Overcoming an elbow fracture sustained three days earlier, the Dutch great won her second world road race title with an attack in the last 600 meters that caught the other eight leaders napping.

The 39-year-old rider and her Dutch teammates were in disbelief at the finish after she put the exclamation mark on a 164.3-kilometer event. She became the oldest man or woman to win a world championships road race, according to Gracenote.

The 2019 World champion and reigning Olympic and world time trial winner claimed cycling’s triple crown this year when she landed the Italian, French and Spanish tours.

But for Van Vleuten, who will retire at the end of next season, what she did on Saturday was extra special.

“Maybe this is my best victory . . . I am still speechless, I still can’t believe it,” she said. “It took me some time to realize I’d really pulled it off because I’m waiting for the moment that they tell me there was someone in front or it was a joke. I had the feeling it cannot be true.”

She crashed in Wednesday’s mixed team relay at the worlds and sustained the fracture, describing the pain during Saturday’s race as “hell.”
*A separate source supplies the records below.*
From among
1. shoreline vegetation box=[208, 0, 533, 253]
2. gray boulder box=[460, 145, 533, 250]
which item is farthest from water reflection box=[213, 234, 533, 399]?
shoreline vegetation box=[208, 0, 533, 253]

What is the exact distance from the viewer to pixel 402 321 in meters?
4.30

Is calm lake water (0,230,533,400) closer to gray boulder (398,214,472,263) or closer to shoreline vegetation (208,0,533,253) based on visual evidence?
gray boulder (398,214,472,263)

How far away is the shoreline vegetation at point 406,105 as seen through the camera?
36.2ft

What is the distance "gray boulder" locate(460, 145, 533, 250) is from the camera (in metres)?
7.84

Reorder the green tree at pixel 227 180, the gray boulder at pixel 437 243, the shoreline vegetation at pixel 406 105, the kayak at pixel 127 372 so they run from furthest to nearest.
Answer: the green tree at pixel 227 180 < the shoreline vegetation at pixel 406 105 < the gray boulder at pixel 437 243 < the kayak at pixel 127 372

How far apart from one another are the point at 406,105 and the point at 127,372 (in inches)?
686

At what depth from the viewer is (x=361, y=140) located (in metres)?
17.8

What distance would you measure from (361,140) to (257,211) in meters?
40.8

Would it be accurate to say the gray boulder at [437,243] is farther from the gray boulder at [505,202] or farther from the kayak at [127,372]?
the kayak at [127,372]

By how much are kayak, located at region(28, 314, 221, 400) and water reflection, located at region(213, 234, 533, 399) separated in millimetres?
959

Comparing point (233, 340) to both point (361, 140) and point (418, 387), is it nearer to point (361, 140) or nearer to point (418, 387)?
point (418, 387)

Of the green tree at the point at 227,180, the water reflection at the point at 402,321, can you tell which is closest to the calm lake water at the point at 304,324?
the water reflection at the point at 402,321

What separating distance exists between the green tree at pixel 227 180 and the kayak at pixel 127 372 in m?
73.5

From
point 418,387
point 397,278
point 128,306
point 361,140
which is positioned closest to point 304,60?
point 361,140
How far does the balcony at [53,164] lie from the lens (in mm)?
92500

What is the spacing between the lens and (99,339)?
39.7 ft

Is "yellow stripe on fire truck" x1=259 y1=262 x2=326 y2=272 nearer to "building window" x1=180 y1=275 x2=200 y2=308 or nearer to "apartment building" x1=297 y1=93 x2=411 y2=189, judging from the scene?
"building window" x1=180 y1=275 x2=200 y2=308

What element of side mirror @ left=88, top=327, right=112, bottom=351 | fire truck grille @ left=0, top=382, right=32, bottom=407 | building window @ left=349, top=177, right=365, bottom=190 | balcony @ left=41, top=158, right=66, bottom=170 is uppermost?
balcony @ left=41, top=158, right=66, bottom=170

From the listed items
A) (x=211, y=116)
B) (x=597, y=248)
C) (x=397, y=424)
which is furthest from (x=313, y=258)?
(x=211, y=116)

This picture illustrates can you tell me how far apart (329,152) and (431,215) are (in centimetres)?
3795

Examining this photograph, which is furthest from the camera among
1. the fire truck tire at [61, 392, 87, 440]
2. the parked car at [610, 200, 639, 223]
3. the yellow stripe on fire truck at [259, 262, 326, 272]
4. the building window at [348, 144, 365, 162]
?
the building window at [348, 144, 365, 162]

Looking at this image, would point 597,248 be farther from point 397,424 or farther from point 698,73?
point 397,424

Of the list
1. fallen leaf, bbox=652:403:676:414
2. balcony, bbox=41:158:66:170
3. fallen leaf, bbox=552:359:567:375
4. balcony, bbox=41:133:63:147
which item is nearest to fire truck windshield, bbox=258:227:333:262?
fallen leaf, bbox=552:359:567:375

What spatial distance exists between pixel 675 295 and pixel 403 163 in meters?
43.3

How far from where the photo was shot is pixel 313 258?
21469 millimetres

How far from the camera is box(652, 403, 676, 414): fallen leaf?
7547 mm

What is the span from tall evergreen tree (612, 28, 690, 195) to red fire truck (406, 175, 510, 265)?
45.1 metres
The win also continues the domination of the Dutch women, who have finished on the road race podium at all but three of the last 20 worlds.

Earlier Saturday, Britain’s Zoe Backstedt celebrated her 18th birthday by turning the junior road event into a one-woman race.

In wet and cold conditions, Backstedt cycled away from the peloton with a solo attack at 10 kms and stayed clear for the remaining 57 kms to win by more than two minutes. Eglantine Rayer of France was second ahead of Dutch rider Nienke Vinke.

Backstedt retained her junior road race title and also is a world champion on the track and in cyclocross.

The championships end Sunday with the men’s road race.